■ **READING PASSAGE**
__________________________________________________

PT: I think their long-term outlook is positive. Mine certainly is. There are challenges year to year with profitability, but you are not going to raise pigs if you don’t think long term. There are more people on this planet entering the middle class and wanting to eat quality protein. The world is going to want more pork and we are very good at producing it.
SF: Besides disease, what are other challenges for the swine industry?
PT: Labor is a huge issue. We provide the labor on our managed farms. They are all AMVC employees, so we think about labor every day. We are trying to get creative as far as coming up with a solution. The answer is different at every location. There is not one labor pool. When you are raising pigs in North Dakota and there is an oil boom, that changes the dynamics on labor. You are now competing with everyone for expensive and scarce labor.
We have come to the conclusion that we have to figure out a way to remove some of the daily tasks on a farm. We want people to work with the pigs where they can make the most impact, not carrying a feed scoop or a power washer wand. We are trying to automate as much as we can where it makes sense.

__________________________________________________

■ **RECORDS SUPPLIED**
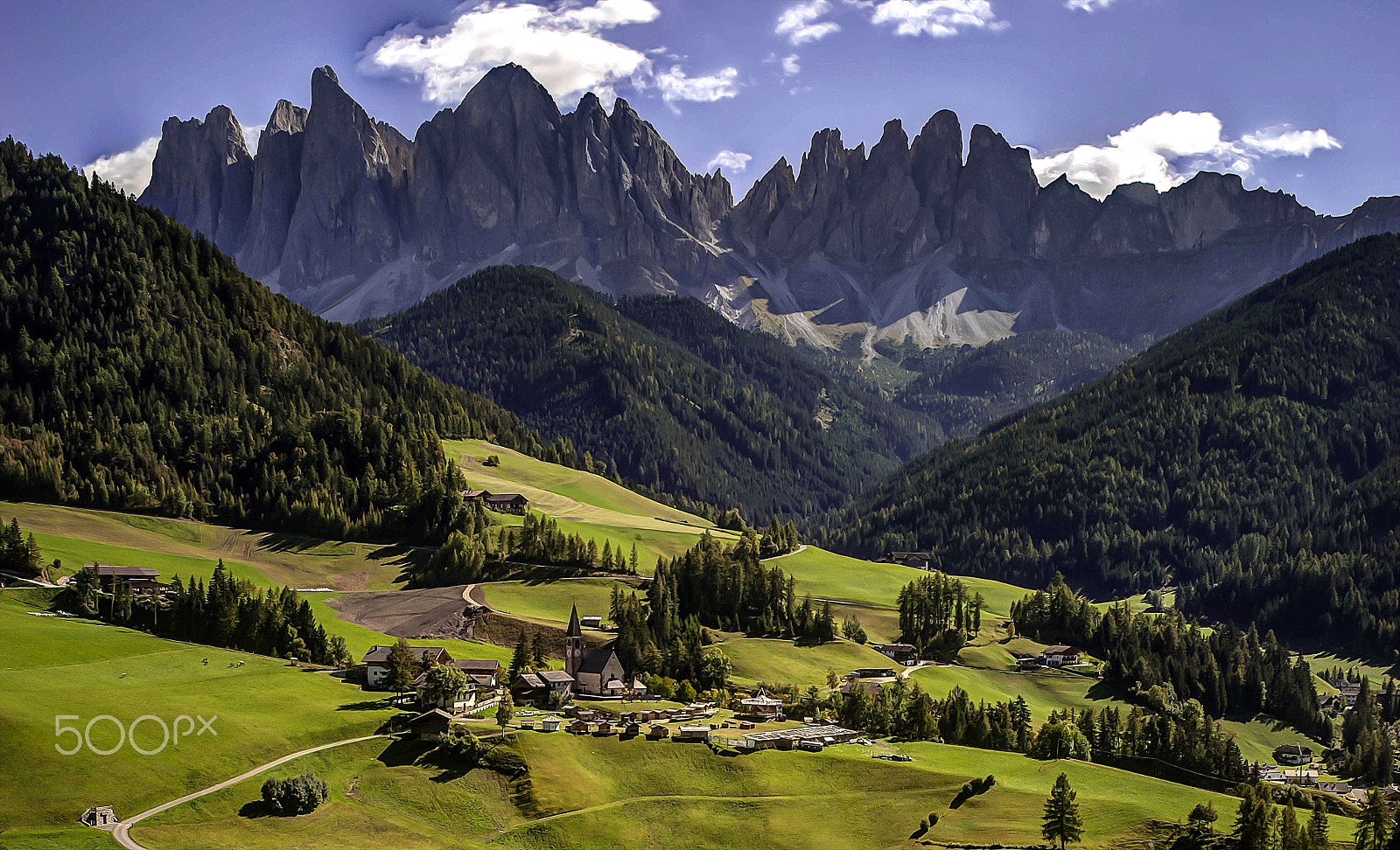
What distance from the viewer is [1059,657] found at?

__________________________________________________

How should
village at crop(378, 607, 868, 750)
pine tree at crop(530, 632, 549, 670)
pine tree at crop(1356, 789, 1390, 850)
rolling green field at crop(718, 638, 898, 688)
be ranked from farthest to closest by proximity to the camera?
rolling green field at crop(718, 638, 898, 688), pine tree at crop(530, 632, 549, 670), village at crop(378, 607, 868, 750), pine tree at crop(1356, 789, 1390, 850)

__________________________________________________

■ **ACTION ITEM**
Continue the interview about the swine industry from where it stops.

■ **TASK ANSWER**
What’s really important is retaining labor once you get it. If you are always having a hard time finding labor, the worst thing you can do is lose the labor you have. Make a work place they want to show up to every day. Give them a job they can feel good about. Pay them a wage they can live on and provide benefits. Those are all important things. You have to be able to retain. Getting them engaged has been a big focus for us. An engaged employee does a good job and they feel good at the end of the day.
SF: You graduated from Iowa State University College of Veterinary Medicine in 2013. What has surprised you since graduation?
PT: You realize veterinary medicine is not as simple as treating disease. Oftentimes, there is not one answer. What works one time doesn’t always work. You are making health decisions in the context of a pig population, a farm, and a business. We are helping people understand what they need to do. The best plan doesn’t really matter if it doesn’t get executed. You have to communicate effectively. Help people understand why your recommendations make sense.
SF: Why did you decide to specialize in swine health?
PT: Even though I grew up on a farrow-to-finish hog farm and I like working with pigs, I was still on the fence in vet school. I didn’t know what a modern swine veterinarian did. As I got exposed to farms through internships and the Iowa State faculty, I saw that the swine industry is data driven. Decisions are made using financial, production, and health information. Swine farmers expect you to justify your recommendations and they respond positively to the evidence when you do. It’s nice to work in an industry that values information and the decisions you make.
SF: You are an instructor for Iowa State’s Swine Medicine Education Center. What are you teaching vet students?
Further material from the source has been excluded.